Antes que me julguem por querer comparar nossa democrática dinastia Bolsonaro com a impositiva realeza britânica, informo que não fui eu quem abri o precedente. Essa história de ungido por Deus, coisa que só os reis alegam, jamais saiu nem sairá da minha boca.
Mas voltemos à série. De repente, num capítulo qualquer, resolvem mostrar o clã no funeral da Rainha Elizabeth. E a obra de ficção mostra que Jair Bolsonaro leva como convidado oficial Silas Malafaia.
A primeira-dama leva o próprio maquiador a tiracolo, ele informa que está pagando do bolso. Os dois postam fotos de blogueirinha nas redes sociais, para delírio das paquitas de um político e escracho das paquitas do adversário.
O nome de Michelle Bolsonaro vira um dos termos mais buscados na internet. Há demanda para saber tudo sobre os dois vestidos, o colar de pérolas, a icônica casquete com voilette preto. Há quem compare com Jackie Kennedy.
Grã-finas feministes progressistes dizem, de forma maldosa, que Michelle Bolsonaro mirou em Diana e acertou em Perpétua, a personagem de Tieta do Agreste eternizada na televisão por Joana Fomm.
Por que feministes tratam mulher da mesma forma que faz a tropa de choque bolsonarista? Porque são pessoas virtuosas e superiores, então podem agir exatamente igual a um machista hidrofóbico.
Um youtuber bolsonarista está em Londres e resolve causar naquele estilo que faz sucesso. Avista uma jornalista mulher, chega filmando e xingando coisas sem sentido, como se fosse um bêbado expulso de bordel de beira de estrada.
No caso, ele diz que a jornalista da BBC, emissora estatal britânica, não é bem vinda no país.

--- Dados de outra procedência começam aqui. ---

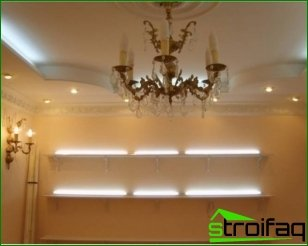 Artificial lighting and its types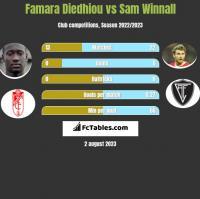 Famara Diedhiou vs Sam Winnall h2h player stats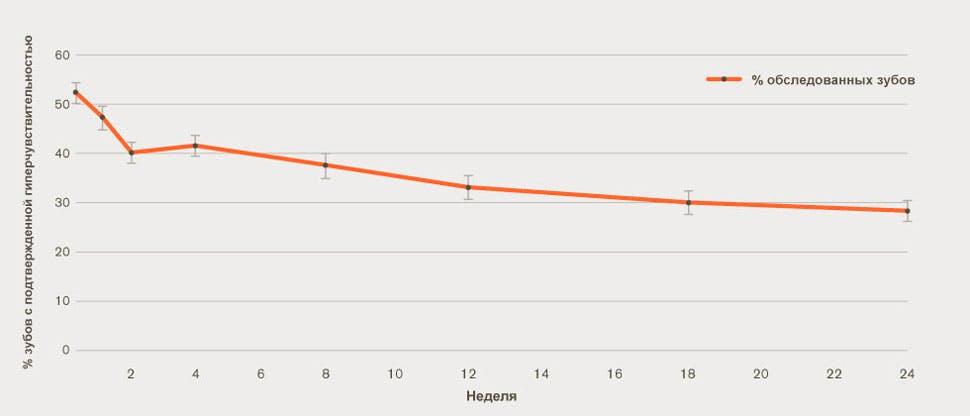 график изменения доли зубов с подтвержденной гиперчувствительностью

Ele é brasileiro.
O próprio presidente resolve bancar o blogueirinho chiliquento e reclamar dos preços nos postos de gasolina em Londres. E, repare, o pessoal esqueceu completamente a Rainha Elizabeth.
Sinceramente, ninguém colocaria nada tão rocambolesco numa peça de ficção. Se colocasse, todas as paquitas de Jair Bolsonaro reagiriam com fúria e com razão.

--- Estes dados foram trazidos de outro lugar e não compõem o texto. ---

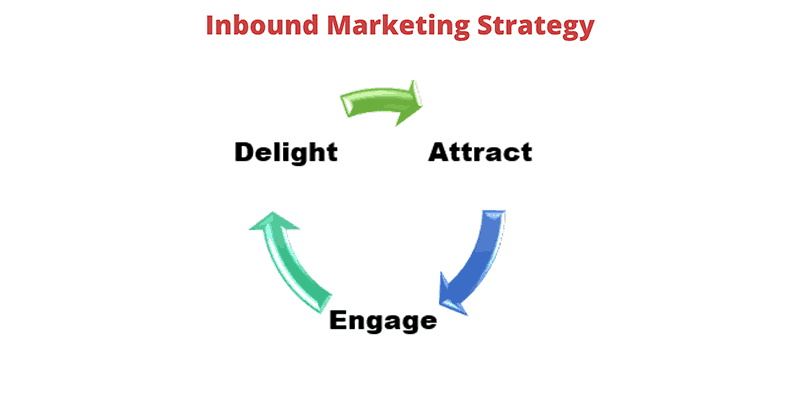 inbound marketing strategy - attract - engage - delight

É esculhambação e chinelagem demais. Só poderia ser perseguição um retrato tão patético das nossas autoridades e das nossas paquitas de político. Confesso que até eu concordaria. Francamente, nem para ficção o enredo serve.
Enquanto isso, a candidatura presidencial empaca. Seu principal adversário avança com sucesso na campanha pelo "voto útil". É uma tese que equipara a eleição a uma corrida no Jockey Clube, coisa chique. Você aposta no cavalo que ganha, simples assim.
Existe apenas um candidato que seria capaz de derrotar o atual presidente. Isso basta, é preciso que ele saia do poder a qualquer custo. Depois, vai dar tudo certo. E tome toneladas de pânico moral.
Medalhões da política nacional se unem em torno da ideia. Agora vai. Anos atrás, algumas das mesmas raposas políticas pregavam que era só tirar Dilma Rousseff e o Brasil ia melhorar automaticamente.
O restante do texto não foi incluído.